BÜYÜK TEHLİKE
Yaşam alanlarımız Kuzey’e kayacak
Füsun Saka / fsaka@gazetevatan.com |
Bu kış kar beklediğimiz kadar yağmadı. Hatta İstanbul’a hiç uğramadı. Yağmur ise ani su baskınları yaratarak yağıp geçiyor. Kuraklık, tüm dünlada olduğu gibi bizim de kapımızda. Prof. Dr. Mikdat Kadıoğlu Türkiye’yi bekleyen hava durumunu anlattı.

Sağlanan Veriler —
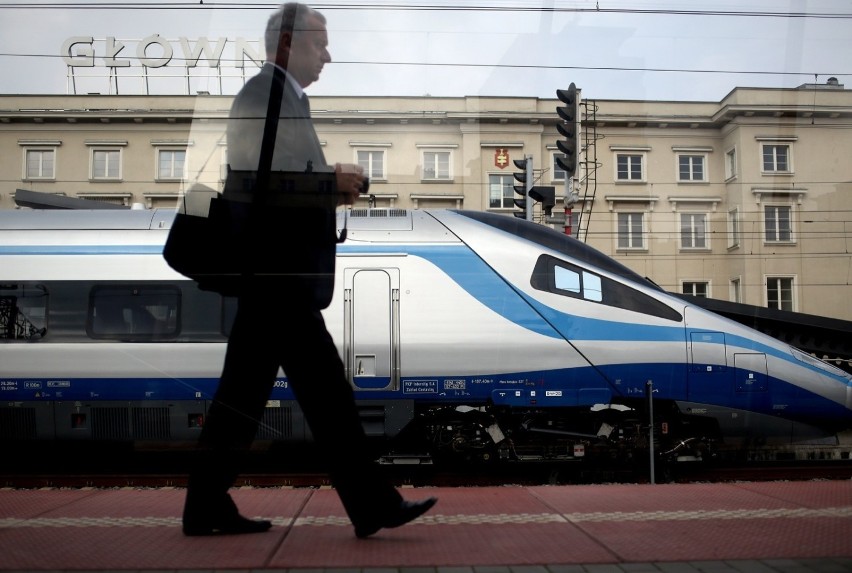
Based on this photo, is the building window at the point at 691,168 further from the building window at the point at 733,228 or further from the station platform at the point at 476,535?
the station platform at the point at 476,535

Görev Tanımı — Kuraklık yazısında "BÜYÜK TEHLİKE" ile başlayıp "hava durumunu anlattı." ile biten bölümü, "kar" yerine "dolu" koyarak yeniden yazın.

Görevin Yanıtı —
BÜYÜK TEHLİKE
Yaşam alanlarımız Kuzey’e kayacak
Füsun Saka / fsaka@gazetevatan.com |
Bu kış dolu beklediğimiz kadar yağmadı. Hatta İstanbul’a hiç uğramadı. Yağmur ise ani su baskınları yaratarak yağıp geçiyor. Kuraklık, tüm dünlada olduğu gibi bizim de kapımızda. Prof. Dr. Mikdat Kadıoğlu Türkiye’yi bekleyen hava durumunu anlattı.